** INPUT FOR THIS TASK follows **

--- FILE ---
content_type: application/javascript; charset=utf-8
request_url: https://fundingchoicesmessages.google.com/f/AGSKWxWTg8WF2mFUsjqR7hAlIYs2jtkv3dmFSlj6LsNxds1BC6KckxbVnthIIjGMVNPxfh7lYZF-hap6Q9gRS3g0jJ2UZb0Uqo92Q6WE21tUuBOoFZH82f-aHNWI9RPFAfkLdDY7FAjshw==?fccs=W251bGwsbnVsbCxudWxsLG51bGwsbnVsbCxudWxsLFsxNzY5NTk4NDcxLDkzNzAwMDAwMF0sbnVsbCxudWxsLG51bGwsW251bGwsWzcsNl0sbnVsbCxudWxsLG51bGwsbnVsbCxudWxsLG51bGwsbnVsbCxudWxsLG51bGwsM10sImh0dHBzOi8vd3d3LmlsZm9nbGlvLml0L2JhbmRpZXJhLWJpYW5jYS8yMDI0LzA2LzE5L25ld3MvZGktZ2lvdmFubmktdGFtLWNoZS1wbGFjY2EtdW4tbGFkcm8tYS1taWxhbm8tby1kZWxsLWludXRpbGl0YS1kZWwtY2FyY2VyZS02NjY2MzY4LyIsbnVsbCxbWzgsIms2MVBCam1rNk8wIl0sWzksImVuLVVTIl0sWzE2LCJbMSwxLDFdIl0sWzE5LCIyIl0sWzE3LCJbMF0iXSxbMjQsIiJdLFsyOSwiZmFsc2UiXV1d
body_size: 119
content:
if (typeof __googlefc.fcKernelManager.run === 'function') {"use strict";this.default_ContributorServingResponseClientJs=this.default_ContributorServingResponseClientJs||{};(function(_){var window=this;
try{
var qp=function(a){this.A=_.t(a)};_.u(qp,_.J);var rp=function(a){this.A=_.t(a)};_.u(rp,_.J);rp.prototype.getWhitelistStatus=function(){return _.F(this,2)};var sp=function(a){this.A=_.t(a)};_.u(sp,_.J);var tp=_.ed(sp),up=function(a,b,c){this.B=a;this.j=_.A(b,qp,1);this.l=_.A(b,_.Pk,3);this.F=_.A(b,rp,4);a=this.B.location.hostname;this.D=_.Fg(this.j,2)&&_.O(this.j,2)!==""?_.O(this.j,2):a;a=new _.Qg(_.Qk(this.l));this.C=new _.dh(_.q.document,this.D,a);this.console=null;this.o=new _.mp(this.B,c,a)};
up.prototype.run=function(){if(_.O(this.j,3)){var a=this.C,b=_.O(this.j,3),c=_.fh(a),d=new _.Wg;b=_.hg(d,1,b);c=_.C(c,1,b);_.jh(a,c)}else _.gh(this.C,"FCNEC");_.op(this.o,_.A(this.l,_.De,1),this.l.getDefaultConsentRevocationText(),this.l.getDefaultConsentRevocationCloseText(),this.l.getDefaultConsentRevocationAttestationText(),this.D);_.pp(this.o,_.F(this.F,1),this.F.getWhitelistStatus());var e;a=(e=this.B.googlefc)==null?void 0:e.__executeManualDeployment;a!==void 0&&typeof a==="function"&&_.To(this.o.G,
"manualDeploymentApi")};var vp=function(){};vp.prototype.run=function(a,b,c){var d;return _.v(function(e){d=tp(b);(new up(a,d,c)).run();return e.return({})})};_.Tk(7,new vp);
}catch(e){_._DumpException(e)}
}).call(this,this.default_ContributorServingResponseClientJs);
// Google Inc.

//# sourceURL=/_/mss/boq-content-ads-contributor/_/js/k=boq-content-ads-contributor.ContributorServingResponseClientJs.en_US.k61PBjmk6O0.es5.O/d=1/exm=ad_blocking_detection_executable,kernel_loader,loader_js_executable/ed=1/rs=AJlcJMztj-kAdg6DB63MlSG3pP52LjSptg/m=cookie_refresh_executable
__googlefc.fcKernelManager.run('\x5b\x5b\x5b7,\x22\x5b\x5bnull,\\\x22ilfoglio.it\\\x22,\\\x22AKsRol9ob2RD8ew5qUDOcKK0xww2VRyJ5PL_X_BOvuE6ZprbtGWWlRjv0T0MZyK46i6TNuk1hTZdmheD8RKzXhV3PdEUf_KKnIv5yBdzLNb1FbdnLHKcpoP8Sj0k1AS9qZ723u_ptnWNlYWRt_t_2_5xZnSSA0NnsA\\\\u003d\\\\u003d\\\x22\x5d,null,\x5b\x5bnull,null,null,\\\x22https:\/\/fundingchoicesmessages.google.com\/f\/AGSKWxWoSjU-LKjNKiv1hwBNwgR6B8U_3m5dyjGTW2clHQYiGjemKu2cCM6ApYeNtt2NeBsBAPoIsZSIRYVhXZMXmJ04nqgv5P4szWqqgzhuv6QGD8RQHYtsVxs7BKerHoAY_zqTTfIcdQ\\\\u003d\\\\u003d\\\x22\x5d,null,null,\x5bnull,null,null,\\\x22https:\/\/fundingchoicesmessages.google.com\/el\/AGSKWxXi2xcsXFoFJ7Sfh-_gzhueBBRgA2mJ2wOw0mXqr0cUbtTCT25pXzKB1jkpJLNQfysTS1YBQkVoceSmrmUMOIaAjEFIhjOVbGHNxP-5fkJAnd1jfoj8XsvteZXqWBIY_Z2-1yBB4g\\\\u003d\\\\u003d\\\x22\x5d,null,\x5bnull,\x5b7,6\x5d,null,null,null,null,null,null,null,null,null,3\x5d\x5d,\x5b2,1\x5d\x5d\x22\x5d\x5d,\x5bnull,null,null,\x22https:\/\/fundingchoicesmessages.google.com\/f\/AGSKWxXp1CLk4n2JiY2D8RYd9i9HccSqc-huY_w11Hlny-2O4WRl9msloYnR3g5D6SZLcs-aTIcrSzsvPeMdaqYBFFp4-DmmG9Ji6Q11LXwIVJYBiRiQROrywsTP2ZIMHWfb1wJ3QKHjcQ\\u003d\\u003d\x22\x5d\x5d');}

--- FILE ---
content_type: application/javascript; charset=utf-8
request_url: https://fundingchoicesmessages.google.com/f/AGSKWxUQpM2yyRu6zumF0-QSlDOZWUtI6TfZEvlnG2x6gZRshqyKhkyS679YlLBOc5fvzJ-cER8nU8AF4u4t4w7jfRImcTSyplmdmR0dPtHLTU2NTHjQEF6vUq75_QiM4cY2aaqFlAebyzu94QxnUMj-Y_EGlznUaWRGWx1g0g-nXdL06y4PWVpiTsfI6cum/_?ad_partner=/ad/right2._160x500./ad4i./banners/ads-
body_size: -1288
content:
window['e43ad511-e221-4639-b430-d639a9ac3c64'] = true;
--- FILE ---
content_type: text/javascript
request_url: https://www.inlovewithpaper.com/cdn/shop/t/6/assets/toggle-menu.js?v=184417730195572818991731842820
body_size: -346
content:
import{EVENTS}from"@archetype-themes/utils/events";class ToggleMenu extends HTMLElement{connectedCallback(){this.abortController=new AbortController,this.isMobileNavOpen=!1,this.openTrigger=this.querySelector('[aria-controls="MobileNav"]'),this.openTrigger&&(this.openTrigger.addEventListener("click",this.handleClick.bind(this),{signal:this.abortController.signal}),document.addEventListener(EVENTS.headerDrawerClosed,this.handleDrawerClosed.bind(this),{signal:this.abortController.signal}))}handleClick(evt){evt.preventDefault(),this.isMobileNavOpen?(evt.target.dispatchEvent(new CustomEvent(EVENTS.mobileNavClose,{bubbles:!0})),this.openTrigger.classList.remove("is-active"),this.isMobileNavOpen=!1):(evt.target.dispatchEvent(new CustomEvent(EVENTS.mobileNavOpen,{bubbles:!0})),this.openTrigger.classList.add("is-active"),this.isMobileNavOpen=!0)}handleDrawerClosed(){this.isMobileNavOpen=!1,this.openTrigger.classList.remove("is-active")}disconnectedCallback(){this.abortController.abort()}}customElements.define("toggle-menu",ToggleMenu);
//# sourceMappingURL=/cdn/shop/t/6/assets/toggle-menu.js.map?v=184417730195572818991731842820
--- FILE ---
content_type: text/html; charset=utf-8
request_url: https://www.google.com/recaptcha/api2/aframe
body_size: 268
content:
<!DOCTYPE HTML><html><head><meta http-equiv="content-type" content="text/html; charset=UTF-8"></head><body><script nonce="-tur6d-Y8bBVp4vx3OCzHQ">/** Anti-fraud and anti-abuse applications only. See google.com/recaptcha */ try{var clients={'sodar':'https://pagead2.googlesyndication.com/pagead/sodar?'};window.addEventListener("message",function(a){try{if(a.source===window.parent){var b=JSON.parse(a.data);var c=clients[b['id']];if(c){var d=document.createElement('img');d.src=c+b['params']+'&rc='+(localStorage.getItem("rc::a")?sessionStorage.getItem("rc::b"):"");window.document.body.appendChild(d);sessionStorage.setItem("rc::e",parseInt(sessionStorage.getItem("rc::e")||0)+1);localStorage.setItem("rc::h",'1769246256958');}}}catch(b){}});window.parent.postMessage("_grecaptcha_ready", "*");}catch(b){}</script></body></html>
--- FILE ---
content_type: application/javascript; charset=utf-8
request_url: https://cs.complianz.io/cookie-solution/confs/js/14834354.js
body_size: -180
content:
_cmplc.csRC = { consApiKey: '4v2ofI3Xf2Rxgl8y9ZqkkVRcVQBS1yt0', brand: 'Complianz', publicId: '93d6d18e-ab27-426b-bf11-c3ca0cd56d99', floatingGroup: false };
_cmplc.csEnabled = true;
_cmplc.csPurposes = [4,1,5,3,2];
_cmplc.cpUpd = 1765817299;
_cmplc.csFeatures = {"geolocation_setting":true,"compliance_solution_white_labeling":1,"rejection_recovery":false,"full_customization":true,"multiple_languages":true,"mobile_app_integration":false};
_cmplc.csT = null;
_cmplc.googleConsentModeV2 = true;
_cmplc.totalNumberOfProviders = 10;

** End of INPUT FOR THIS TASK **

● **WORK TASK**
If a line in the records includes the string "assets", copy it.

● **ANSWER SPACE**
request_url: https://www.inlovewithpaper.com/cdn/shop/t/6/assets/toggle-menu.js?v=184417730195572818991731842820
//# sourceMappingURL=/cdn/shop/t/6/assets/toggle-menu.js.map?v=184417730195572818991731842820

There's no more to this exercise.